About this task: The answer is to be an exact copy of the lines below running from the line with "A. A physical obstacle disappears" down to the line with "I write this", both ends included, and nothing more.
[Information provided — start]
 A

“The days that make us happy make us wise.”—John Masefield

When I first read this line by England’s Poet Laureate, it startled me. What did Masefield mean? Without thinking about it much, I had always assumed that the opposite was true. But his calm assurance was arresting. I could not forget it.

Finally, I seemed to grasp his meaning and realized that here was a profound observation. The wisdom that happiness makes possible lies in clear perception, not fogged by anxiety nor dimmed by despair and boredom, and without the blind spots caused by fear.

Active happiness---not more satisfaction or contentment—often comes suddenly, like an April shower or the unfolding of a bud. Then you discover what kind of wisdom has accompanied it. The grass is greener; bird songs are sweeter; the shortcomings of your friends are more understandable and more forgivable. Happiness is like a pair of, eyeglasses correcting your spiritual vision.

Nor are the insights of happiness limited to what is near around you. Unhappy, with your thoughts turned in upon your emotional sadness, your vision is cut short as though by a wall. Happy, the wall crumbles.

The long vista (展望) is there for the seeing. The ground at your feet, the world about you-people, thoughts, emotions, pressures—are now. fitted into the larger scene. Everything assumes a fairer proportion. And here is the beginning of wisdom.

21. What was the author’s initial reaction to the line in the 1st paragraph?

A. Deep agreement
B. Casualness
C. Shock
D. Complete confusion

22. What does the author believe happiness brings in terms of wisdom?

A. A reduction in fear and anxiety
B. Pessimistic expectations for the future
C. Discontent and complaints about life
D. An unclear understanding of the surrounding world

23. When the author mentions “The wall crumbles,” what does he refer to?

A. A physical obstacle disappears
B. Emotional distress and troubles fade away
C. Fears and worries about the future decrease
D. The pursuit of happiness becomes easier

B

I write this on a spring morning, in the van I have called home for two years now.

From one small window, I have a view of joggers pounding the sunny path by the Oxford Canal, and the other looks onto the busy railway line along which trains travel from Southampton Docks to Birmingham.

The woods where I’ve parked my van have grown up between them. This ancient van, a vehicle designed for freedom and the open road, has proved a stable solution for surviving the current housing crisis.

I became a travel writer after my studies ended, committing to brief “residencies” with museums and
[Information provided — finish]
Written answer:
A. A physical obstacle disappears
B. Emotional distress and troubles fade away
C. Fears and worries about the future decrease
D. The pursuit of happiness becomes easier

B

I write this on a spring morning, in the van I have called home for two years now.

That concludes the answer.